Ferdinando's political career was not an illustrious one. His reputation is clouded by his notorious treatment of Camilla Faà to whom he was secretly married while still cardinal-duke. For political reasons this marriage was annulled on a technicality and Ferdinando separated his unfortunate lover from her son Giacinto and had her shut up in a series of religious establishments for the rest of her life. In an effort to produce a dynastically more acceptable heir, he then married his cousin Caterina de' Medici, but that marriage remained childless. A further vexed issue was the disputed succession to the Duchy of Monferrato, which Ferdinando was unable to resolve diplomatically and which led finally to war.

Ferdinando's temperament lent itself more to intellectual and artistic than to political pursuits. He took a close interest in the establishment of a university in Mantua and maintained his own wide-ranging interests in the arts and sciences. He remained an active patron, devoting huge sums to the building and decoration of the Villa Favorita outside Mantua (now in ruins) and adding to the family's art collections.
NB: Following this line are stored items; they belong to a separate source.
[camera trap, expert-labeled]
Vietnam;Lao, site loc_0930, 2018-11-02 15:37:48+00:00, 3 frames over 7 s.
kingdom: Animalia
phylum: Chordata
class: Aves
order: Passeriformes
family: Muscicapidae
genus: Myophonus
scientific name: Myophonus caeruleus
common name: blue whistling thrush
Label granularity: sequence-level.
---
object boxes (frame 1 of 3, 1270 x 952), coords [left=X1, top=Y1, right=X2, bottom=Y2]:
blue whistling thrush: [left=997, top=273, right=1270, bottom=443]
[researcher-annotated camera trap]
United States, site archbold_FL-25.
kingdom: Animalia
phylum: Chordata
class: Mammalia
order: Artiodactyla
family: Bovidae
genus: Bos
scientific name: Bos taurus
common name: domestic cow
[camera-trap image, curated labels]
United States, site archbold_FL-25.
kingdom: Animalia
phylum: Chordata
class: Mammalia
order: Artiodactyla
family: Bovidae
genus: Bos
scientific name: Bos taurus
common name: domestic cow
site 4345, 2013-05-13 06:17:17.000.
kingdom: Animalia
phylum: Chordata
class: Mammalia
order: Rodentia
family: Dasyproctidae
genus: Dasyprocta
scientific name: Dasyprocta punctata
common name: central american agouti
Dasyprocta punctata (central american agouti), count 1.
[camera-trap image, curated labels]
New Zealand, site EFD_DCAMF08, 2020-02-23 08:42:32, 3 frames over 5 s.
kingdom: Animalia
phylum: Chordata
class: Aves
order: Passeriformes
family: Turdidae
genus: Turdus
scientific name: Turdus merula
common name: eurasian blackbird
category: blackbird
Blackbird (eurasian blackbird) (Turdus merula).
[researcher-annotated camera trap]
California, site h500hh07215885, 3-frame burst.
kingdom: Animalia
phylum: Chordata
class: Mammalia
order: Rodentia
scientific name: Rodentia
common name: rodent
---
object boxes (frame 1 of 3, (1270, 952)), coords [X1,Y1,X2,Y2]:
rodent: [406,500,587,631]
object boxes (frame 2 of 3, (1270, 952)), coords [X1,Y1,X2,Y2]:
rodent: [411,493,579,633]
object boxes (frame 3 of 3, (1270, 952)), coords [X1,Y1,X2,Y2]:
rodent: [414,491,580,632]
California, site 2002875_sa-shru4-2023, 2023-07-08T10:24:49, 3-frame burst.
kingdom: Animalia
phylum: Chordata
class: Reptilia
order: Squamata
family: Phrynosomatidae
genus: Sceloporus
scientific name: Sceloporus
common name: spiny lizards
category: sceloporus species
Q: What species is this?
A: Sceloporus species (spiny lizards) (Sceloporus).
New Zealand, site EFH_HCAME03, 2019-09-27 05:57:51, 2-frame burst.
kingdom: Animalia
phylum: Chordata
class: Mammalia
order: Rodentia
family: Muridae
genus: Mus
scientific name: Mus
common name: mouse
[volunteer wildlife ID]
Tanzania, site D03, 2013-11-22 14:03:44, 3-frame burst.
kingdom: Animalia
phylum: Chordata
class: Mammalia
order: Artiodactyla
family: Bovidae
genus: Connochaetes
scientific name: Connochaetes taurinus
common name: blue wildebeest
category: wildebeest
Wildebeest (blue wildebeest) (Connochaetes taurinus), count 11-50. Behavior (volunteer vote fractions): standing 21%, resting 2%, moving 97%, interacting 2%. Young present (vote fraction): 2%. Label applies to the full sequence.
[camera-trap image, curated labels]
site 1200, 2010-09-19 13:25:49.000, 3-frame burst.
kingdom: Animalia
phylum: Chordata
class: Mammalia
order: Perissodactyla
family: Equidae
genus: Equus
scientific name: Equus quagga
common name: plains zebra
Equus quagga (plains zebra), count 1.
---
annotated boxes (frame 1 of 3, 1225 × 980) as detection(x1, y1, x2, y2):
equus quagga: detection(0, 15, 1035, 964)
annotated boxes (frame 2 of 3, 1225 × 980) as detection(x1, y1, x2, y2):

The former involved him securing the services of a number of leading painters, notably Guido Reni, who provided four canvases of scenes from the story of Hercules (Louvre); Guercino, who painted an Erminia and the shepherds (Birmingham City Museum and Art Gallery); Giovanni Baglione, who provided a set of Apollo and the nine muses (Arras, Musée des Beaux-Arts), and Francesco Albani, who undertook a cycle of mythological subjects representing the Elements (Louvre). The collection was sold shortly after Ferdinando's death to Charles I of England to help deal with the ruinous financial situation in which Ferdinando's extravagances had left the ducal treasury.

We are indebted to Richard Beresford for this catalogue entry.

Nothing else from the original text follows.